Although mesenchymal stromal cells (MSCs) have demonstrated beneficial effects on experimental acute respiratory distress syndrome (ARDS), preconditioning may be required to potentiate their therapeutic effects. Additionally, administration of cell-free products, such as extracellular vesicles (EVs) obtained from MSC-conditioned media, might be as effective as MSCs. In this study, we comparatively evaluated the effects of MSCs, preconditioned or not with serum collected from mice with pulmonary or extrapulmonary ARDS (ARDSp and ARDSexp, respectively), and the EVs derived from these cells on lung inflammation and remodeling in ARDSp and ARDSexp mice. Administration of MSCs (preconditioned or not), but not their EVs, reduced static lung elastance, interstitial edema, and collagen fiber content in both ARDSp and ARDSexp. Although MSCs and EVs reduced alveolar collapse and neutrophil cell counts in lung tissue, therapeutic responses were superior in mice receiving MSCs, regardless of preconditioning. Despite higher total cell, macrophage, and neutrophil counts in bronchoalveolar lavage fluid in ARDSp than ARDSexp, MSCs and EVs (preconditioned or not) led to a similar decrease. In ARDSp, both MSCs and EVs, regardless of preconditioning, reduced levels of tumor necrosis factor- (TNF-) α, interleukin-6, keratinocyte chemoattractant (KC), vascular endothelial growth factor (VEGF), and transforming growth factor- (TGF-) β in lung homogenates.

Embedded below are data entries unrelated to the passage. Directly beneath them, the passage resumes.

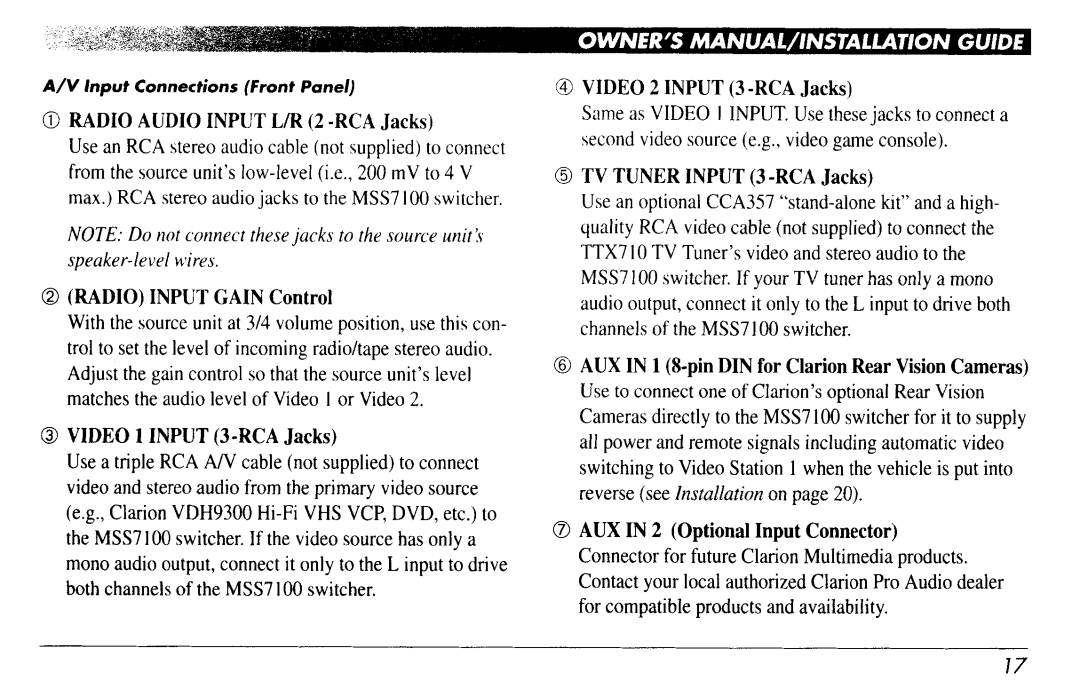 OWNER'S MANUAL/INSTALLATION GUIDE

A/V Input Connections (Front Panel)

① RADIO AUDIO INPUT L/R (2 -RCA Jacks)
Use an RCA stereo audio cable (not supplied) to connect from the source unit's low-level (i.e., 200 mV to 4 V max.) RCA stereo audio jacks to the MSS7100 switcher.

NOTE: Do not connect these jacks to the source unit's speaker-level wires.

② (RADIO) INPUT GAIN Control
With the source unit at 3/4 volume position, use this control to set the level of incoming radio/tape stereo audio. Adjust the gain control so that the source unit's level matches the audio level of Video 1 or Video 2.

③ VIDEO 1 INPUT (3-RCA Jacks)
Use a triple RCA A/V cable (not supplied) to connect video and stereo audio from the primary video source (e.g., Clarion VDH9300 Hi-Fi VHS VCP, DVD, etc.) to the MSS7100 switcher. If the video source has only a mono audio output, connect it only to the L input to drive both channels of the MSS7100 switcher.

④ VIDEO 2 INPUT (3-RCA Jacks)
Same as VIDEO 1 INPUT. Use these jacks to connect a second video source (e.g., video game console).

⑤ TV TUNER INPUT (3-RCA Jacks)
Use an optional CCA357 "stand-alone kit" and a high-quality RCA video cable (not supplied) to connect the TTX710 TV Tuner's video and stereo audio to the MSS7100 switcher. If your TV tuner has only a mono audio output, connect it only to the L input to drive both channels of the MSS7100 switcher.

⑥ AUX IN 1 (8-pin DIN for Clarion Rear Vision Cameras)
Use to connect one of Clarion's optional Rear Vision Cameras directly to the MSS7100 switcher for it to supply all power and remote signals including automatic video switching to Video Station 1 when the vehicle is put into reverse (see Installation on page 20).

⑦ AUX IN 2 (Optional Input Connector)
Connector for future Clarion Multimedia products. Contact your local authorized Clarion Pro Audio dealer for compatible products and availability.

17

In ARDSexp, TNF-α, interleukin-6, and KC levels were reduced by MSCs and EVs, preconditioned or not; only MSCs reduced VEGF levels, while TGF-β levels were similarly increased in ARDSexp treated either with saline, MSCs, or EVs, regardless of preconditioning. In conclusion, MSCs yielded greater overall improvement in ARDS in comparison to EVs derived from the same number of cells and regardless of the preconditioning status. However, the effects of MSCs and EVs differed according to ARDS etiology.